#### Lerntext:
- - -

Der Schneebesen für den Waffelteig hängt jetzt sauber hinter ihr an der Wand. Mandy ist mittlerweile 33, obwohl sie mit den blonden Zöpfen unter der weißen Kochmütze immer noch ein bisschen wie ein Mädchen aussieht. Ihr Vater ist jetzt 62 Jahre. Als er begann, Waffeln für den Potsdamer Weihnachtsmarkt zu backen, war Mandy noch nicht einmal geboren. 35 Jahre ist das jetzt her. Ihre Mutter saß hochschwanger im Wagen und verkaufte die ersten Waffeln. Das Rezept dafür hat Lothar Köpke von einem Caputher Bäckermeister entwickeln lassen. „Ich habe gebacken und gebacken und nie ist was draus geworden,“ erzählt er auf dem Weihnachtsmarkt. Da habe er sich lieber an einen Fachmann gewandt.

- - -

#### Datenauszug:
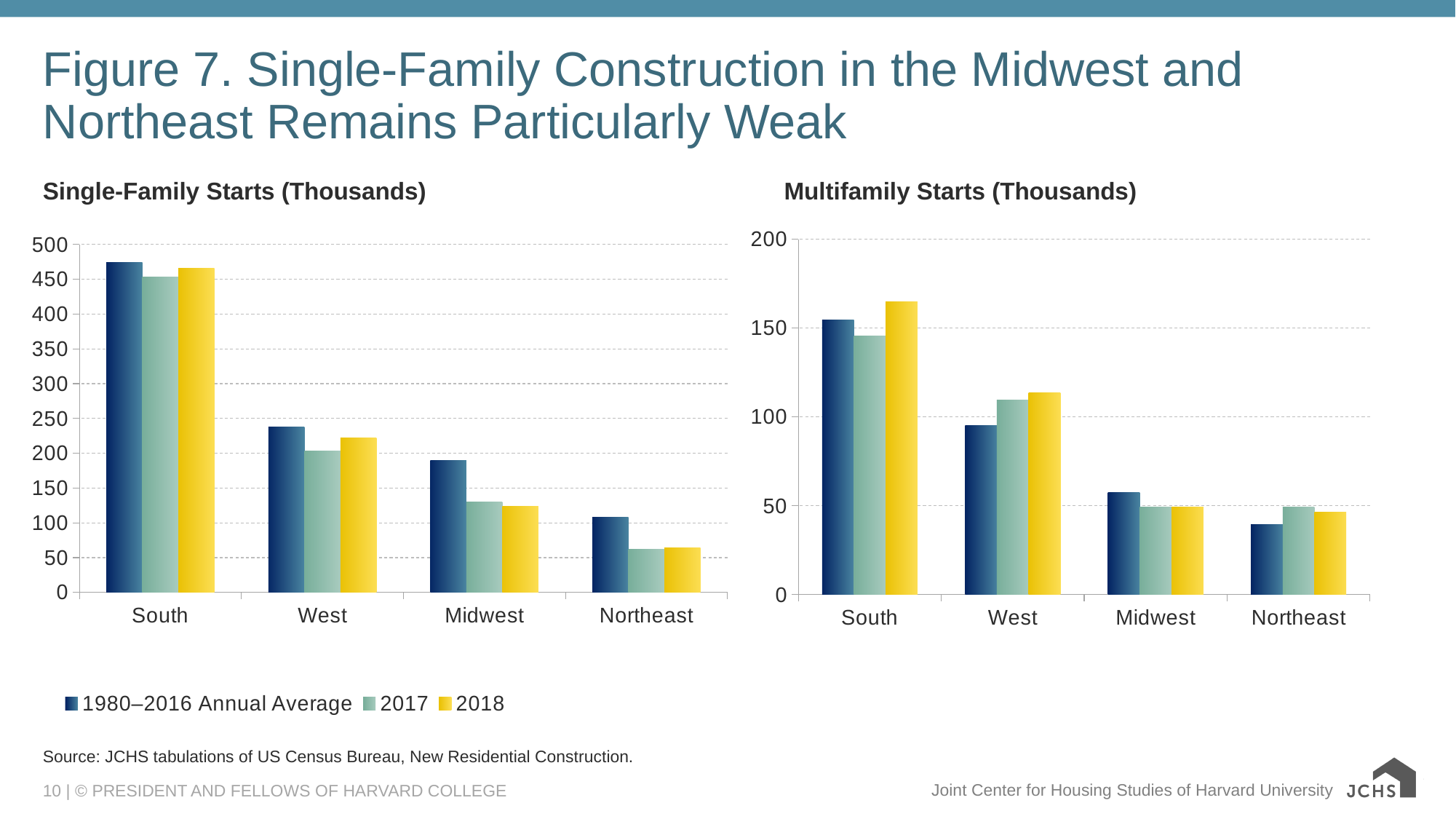
In the Multifamily Starts (Thousands) chart, which region has the highest 2018 value? South In the Single-Family Starts (Thousands) chart, which region has the lowest 2017 value? Northeast In the Single-Family Starts (Thousands) chart, is the 2018 value for South greater or less than 400? greater How many series does the legend list for the charts? 3 In the Single-Family Starts (Thousands) chart, for West, which is larger: the 1980–2016 Annual Average or the 2018 value? 1980–2016 Annual Average What kind of chart is the Single-Family Starts (Thousands) chart? bar chart In the Multifamily Starts (Thousands) chart, for West, which is larger: the 1980–2016 Annual Average or the 2018 value? 2018 How many regions are shown on the x axis of the Multifamily Starts (Thousands) chart? 4 In the Single-Family Starts (Thousands) chart, is the 2017 value for Midwest greater or less than 150? less In the Single-Family Starts (Thousands) chart, which region has the highest 2018 value? South In the Multifamily Starts (Thousands) chart, is the 2018 value for South greater or less than 150? greater What is the title of the chart on the right side of the slide? Multifamily Starts (Thousands)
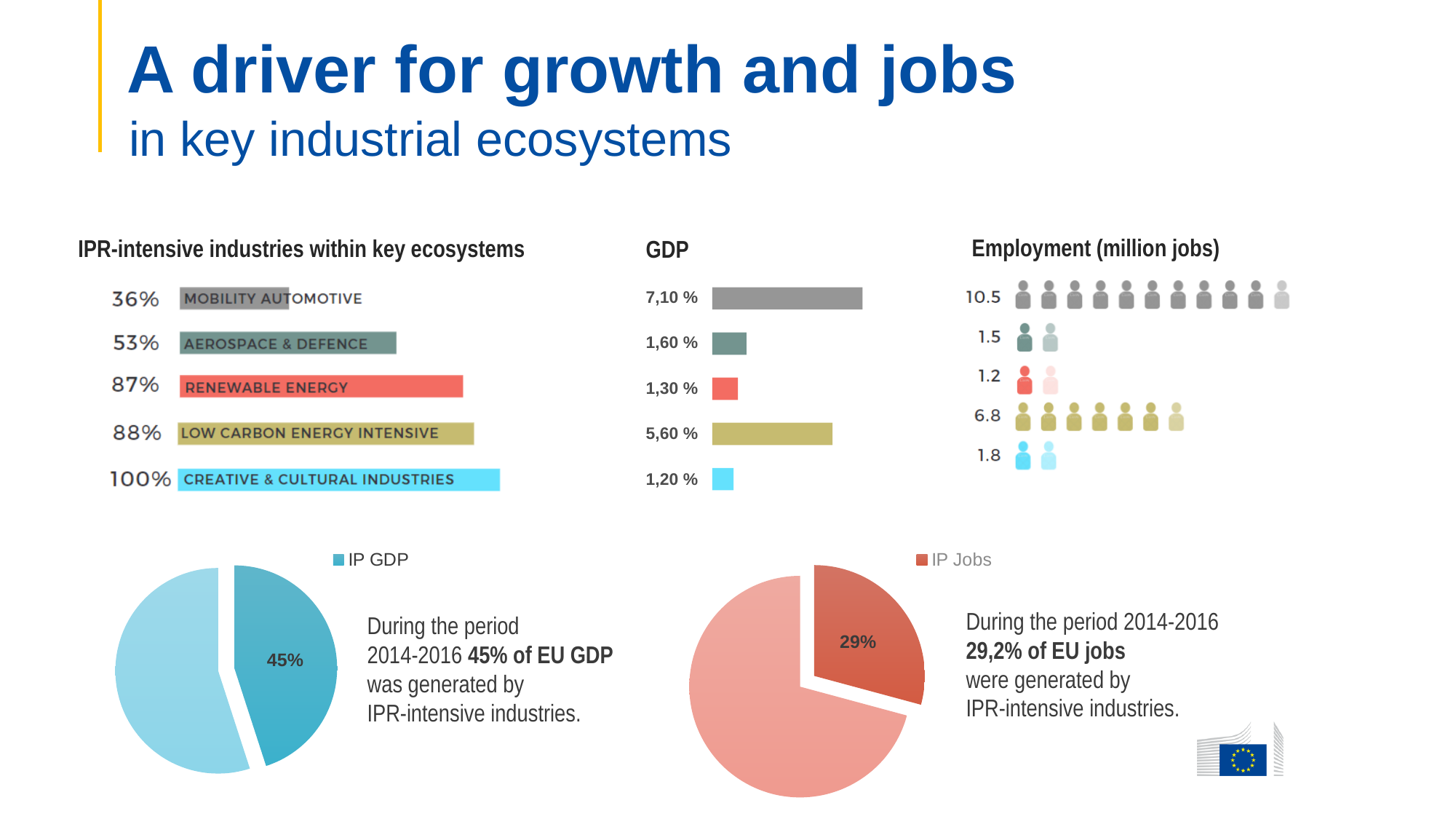
In the 'IPR-intensive industries within key ecosystems' chart, what is the value for Renewable Energy? 87% In the 'IP GDP' pie chart, what share is shown for the highlighted slice? 45% In the 'GDP' chart, what is the value of the smallest bar? 1,20 % In the 'GDP' chart, what is the value of the largest bar? 7,10 % What kind of chart is the 'GDP' chart? Bar chart In the 'Employment (million jobs)' chart, what is the largest value shown? 10.5 In the 'IP Jobs' pie chart, what share is shown for the highlighted slice? 29% In the 'IPR-intensive industries within key ecosystems' chart, which category has the lowest value? Mobility Automotive In the 'IPR-intensive industries within key ecosystems' chart, which category has the highest value? Creative & Cultural Industries In the 'IPR-intensive industries within key ecosystems' chart, what is the difference between Aerospace & Defence and Mobility Automotive? 17% In the 'GDP' chart, which is larger: the bar labelled 5,60 % or the bar labelled 1,60 %? 5,60 % How many categories are shown in the 'IPR-intensive industries within key ecosystems' chart? 5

- - -

#### Aufgabenstellung:
Schreibe den Lerntext vollständig und wortgetreu ab. Die Daten werden dafür nicht gebraucht.

#### Bearbeitete Aufgabe:
Der Schneebesen für den Waffelteig hängt jetzt sauber hinter ihr an der Wand. Mandy ist mittlerweile 33, obwohl sie mit den blonden Zöpfen unter der weißen Kochmütze immer noch ein bisschen wie ein Mädchen aussieht. Ihr Vater ist jetzt 62 Jahre. Als er begann, Waffeln für den Potsdamer Weihnachtsmarkt zu backen, war Mandy noch nicht einmal geboren. 35 Jahre ist das jetzt her. Ihre Mutter saß hochschwanger im Wagen und verkaufte die ersten Waffeln. Das Rezept dafür hat Lothar Köpke von einem Caputher Bäckermeister entwickeln lassen. „Ich habe gebacken und gebacken und nie ist was draus geworden,“ erzählt er auf dem Weihnachtsmarkt. Da habe er sich lieber an einen Fachmann gewandt.